Lies, Damned Lies, and Data Mining
by Clifford Asness, Ph. D. AQR Capital Management, Inc.
We are the whipping boy for a recent article on the dangers of data mining in our field. And the whipping is delivered largely based on an unsupported shot taken by my frequent foil and sparring partner, Rob Arnott. Before I take on this attack1 we need to back up a bit.
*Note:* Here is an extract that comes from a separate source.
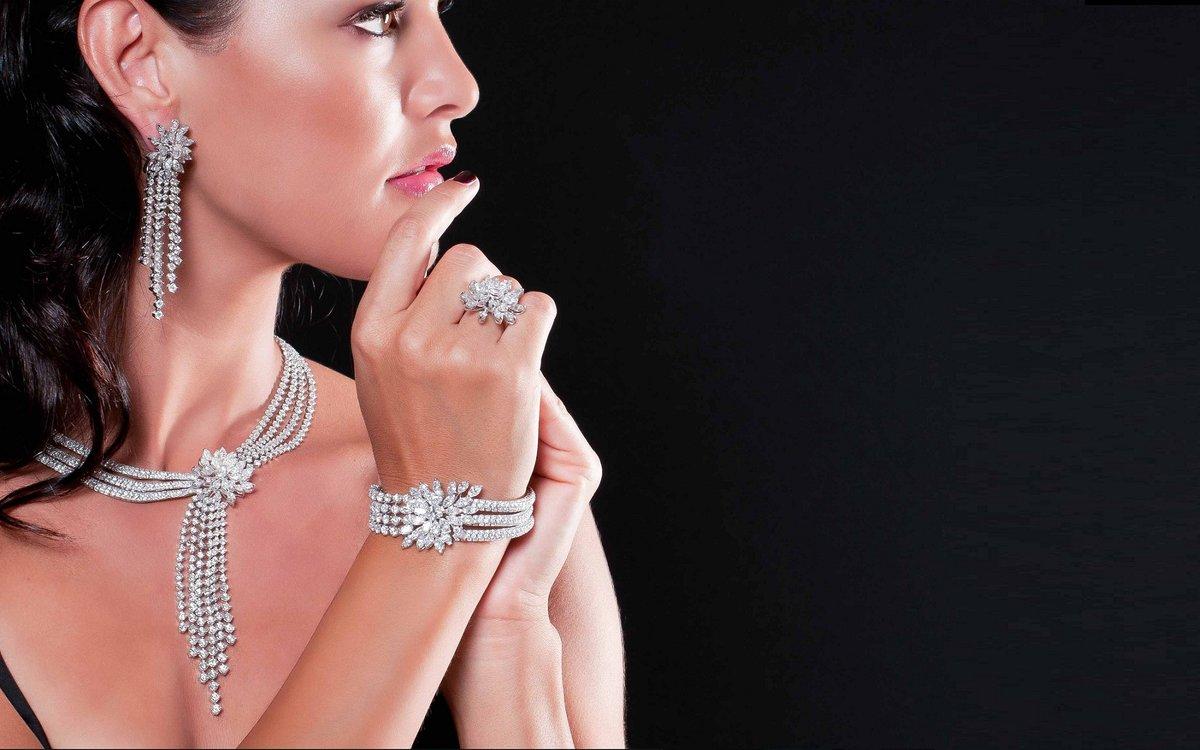 Вдвоем, картинки с ювелирными украшениями на женщинах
Data mining, that is searching the data to find in-sample patterns in returns that are not real but random, and then believing you’ve found truth, is a real problem in our field. Random doesn’t tend to repeat so data mining often fails to produce attractive real life returns going forward. And given the rewards to gathering assets, often made easier with a good “backtest,” the incentive to data mine is great. We’ve talked about it endlessly for years and written on it many times. But we’re not nihilists who believe everything is data mining.2,3 We are more likely to believe in-sample evidence when it’s also accompanied by strong out-of-sample evidence (across time, geography, and asset class4) and an economic story that makes sense.5 In that case, and barring exceptionally convincing evidence something has changed, we not only believe in it but will stick to it like grim death through its inevitable ups and downs. After many years of research and managing portfolios, we believe there are at least four widely known types of factors that are real (that is, they don’t just look good because of data mining).6,7,8 People are often shocked that we believe in only a few core investment concepts – somehow they think there are many more. Nope. For instance: No small firm effect. No January effect. No Super Bowl effect – though if you do believe that indicator, you should be shorting stocks this year because of Tom Brady; sorry if that’s deflating.